Monday, February 05, 2007

Los solitarios de Madrid

En el fragor de la fiesta, en pleno año nuevo, permanecían silenciosos, casi invisibles. Nos dimos cuenta que estaban allí unas noches antes, pero su presencia era mínima, se concentraban en esquinas alejadas, mirando a los turistas, a los españoles que gritaban sus borracheras, a los policías que nunca les concedieron un gesto de confianza. La noche del treinta de diciembre, mientras caminábamos por un callejón en el barrio de los escritores, escuchamos los gritos de una mujer, algo así como un desesperado “llama a la policía!” y de pronto una silueta que echó a correr y pasó a nuestro lado hasta perderse entre las calles del centro, rumbo a la Puerta del Sol. Definitivamente era uno de ellos, los olvidados, los ignorados de Madrid.

La noche del año nuevo los volvimos a encontrar. Esta vez eran numerosos, siempre solitarios, vestidos para la ocasión: algunos de traje, otros con camisa de vestir y los zapatos nuevos más baratos que encontraron en alguna de las plazas del mercado negro. Venían a la fiesta. Buscaban algo, en sus gestos hoscos, en el resentimiento de sus ojos que escondían el sufrimiento tras miradas insondables, buscaban. Caminaban entre la gente, se detenían, observaban. Eran ellos: migrantes africanos, hombres casi todos, todos jóvenes, entre los 18 y los 30 años. Provenientes de todos los rincones del continente de la pobreza. Apartados, excluidos de una noche a la que sólo ellos no habían sido invitados.

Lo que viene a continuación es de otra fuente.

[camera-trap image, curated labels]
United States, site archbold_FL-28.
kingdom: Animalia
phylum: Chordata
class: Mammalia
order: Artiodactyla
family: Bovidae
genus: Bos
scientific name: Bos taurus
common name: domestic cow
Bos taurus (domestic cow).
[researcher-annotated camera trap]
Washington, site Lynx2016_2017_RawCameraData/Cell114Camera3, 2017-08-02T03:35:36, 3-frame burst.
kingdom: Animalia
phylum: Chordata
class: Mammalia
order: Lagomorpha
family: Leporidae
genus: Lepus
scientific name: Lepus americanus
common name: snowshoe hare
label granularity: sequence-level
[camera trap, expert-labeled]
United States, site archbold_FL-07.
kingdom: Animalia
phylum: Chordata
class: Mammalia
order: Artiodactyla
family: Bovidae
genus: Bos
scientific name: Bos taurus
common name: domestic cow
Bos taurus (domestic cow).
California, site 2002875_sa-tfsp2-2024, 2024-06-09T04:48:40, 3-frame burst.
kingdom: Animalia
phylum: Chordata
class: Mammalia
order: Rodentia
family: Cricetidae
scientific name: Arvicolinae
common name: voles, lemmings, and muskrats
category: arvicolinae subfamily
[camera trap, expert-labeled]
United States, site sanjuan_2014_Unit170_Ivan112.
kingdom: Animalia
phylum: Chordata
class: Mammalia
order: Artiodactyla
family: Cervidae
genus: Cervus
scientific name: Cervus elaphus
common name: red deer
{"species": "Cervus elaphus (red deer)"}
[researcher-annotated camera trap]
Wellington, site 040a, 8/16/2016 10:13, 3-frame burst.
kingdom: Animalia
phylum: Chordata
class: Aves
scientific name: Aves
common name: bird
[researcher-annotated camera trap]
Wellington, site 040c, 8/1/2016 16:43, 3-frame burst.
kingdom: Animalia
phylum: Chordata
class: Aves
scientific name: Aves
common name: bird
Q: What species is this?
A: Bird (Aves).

Los encontramos a lo largo de la calle Cervantes, en la Cruz, en la Plaza Benavente. Como máximo formaban grupos de tres, la mayoría estaban solos. Aferrados a su ropa nueva y a sus teléfonos celulares. Esperaban, contaban el transcurrir del tiempo, medían la hora y el año que los alcanzaba en esa lejanía que se negaba a recibirlos. Sonaron las campanadas y bebimos tinto y comimos uvas. Vimos los fuegos iluminar la Puerta del Sol abarrotada, nos tomamos fotos, recorrimos nuevamente los caminos de la movida madrileña y ellos sólo miraban.

El año nuevo comenzó y no recibieron un abrazo. A pesar de sus mejores ropas y de su valor para salir a esa noche que renueva por algunas horas la fe en el futuro. España y su gente se negaron y se siguen negando a incluirlos. Se retiraron en el mismo silencio; listos para volver a las miradas resentidas, a escuchar el “moro de mierda”, al desprecio de la indiferencia.

Al siguiente día volvimos a encontrarlos. En los vagones del metro, en los transportes públicos; en su soledad urbana, en su lejanía, en su posible nostalgia por una palabra, un hogar, un continente. África. Dejamos Madrid y los dejamos en su ciudad, en su silencio, en su nuevo año que solamente les prometía un alto precio por el derecho a la esperanza.